Fluid accumulation is another common sign of injury or inflammation, identified as areas of bright, high signal intensity on fluid-sensitive MRI sequences. An effusion refers to excess fluid within the joint space itself, often seen as a bright collection surrounding the intra-articular structures. Bone marrow edema, or a bone bruise, appears as a cloud-like area of bright signal within the fatty marrow, indicating microscopic fractures or trauma.
Translating the Radiologist’s Report
The radiologist’s report is the official document translating the visual findings into medical terminology, with the Impression section providing the summary of the most significant findings. Understanding the jargon used in the Findings section is key to comprehending the results.
“Effusion” is the medical term for fluid accumulation within the knee joint capsule, which is a non-specific sign of irritation or injury. Similarly, “edema” or “bony contusion” describes swelling or fluid within the bone marrow, signifying a traumatic impact.

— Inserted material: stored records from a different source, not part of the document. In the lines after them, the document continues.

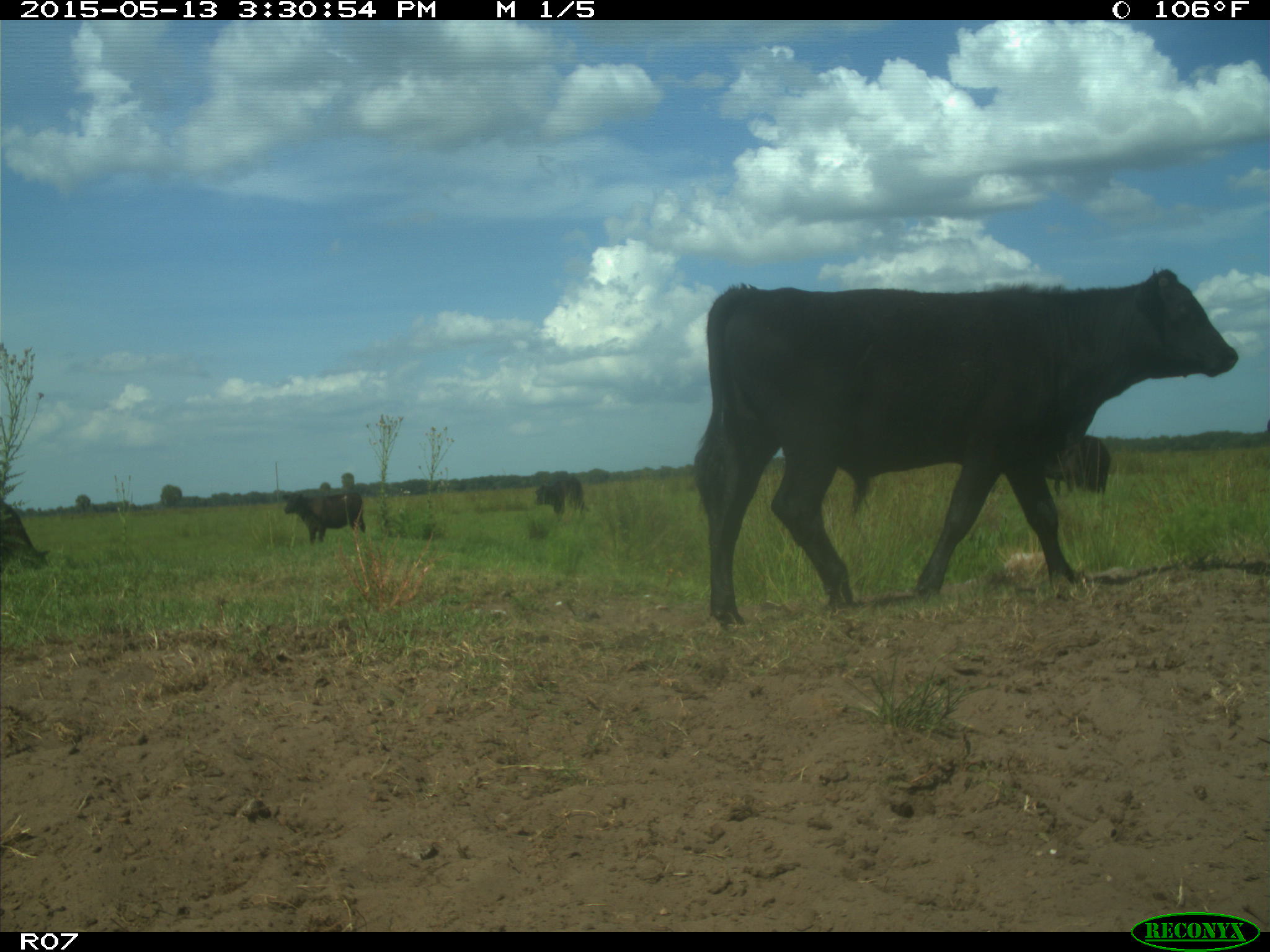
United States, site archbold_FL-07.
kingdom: Animalia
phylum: Chordata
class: Mammalia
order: Artiodactyla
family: Bovidae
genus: Bos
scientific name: Bos taurus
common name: domestic cow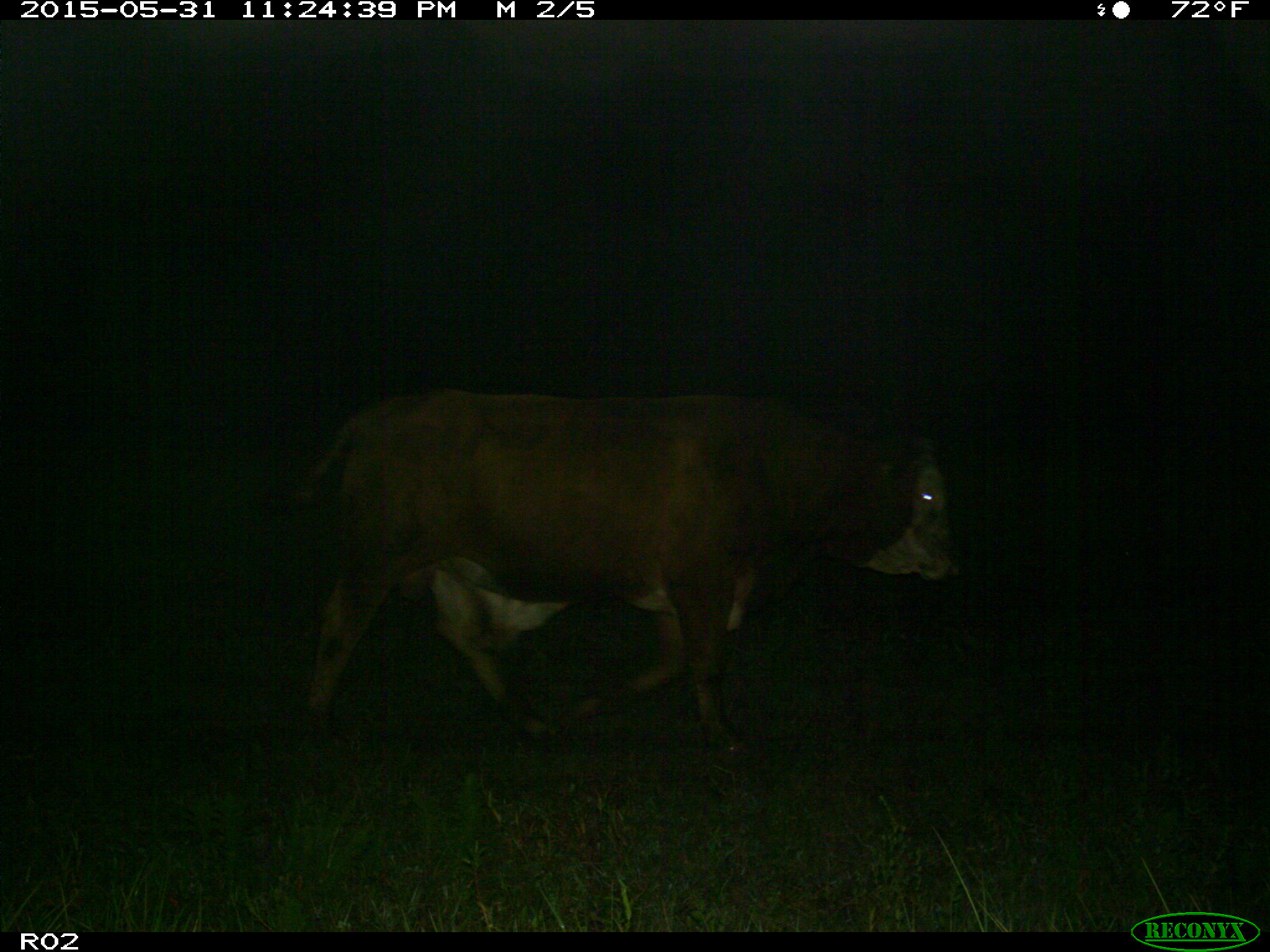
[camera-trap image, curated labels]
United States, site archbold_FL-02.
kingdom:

If the report mentions “meniscal degenerative change,” it signifies wear and tear within the cartilage that does not necessarily represent an acute, repairable tear. An “intrasubstance tear” is a related term, describing a bright signal confined to the center of the meniscus, usually indicating chronic breakdown rather than a tear that extends to the joint surface. These descriptive phrases guide your physician in determining the severity and appropriate treatment pathway.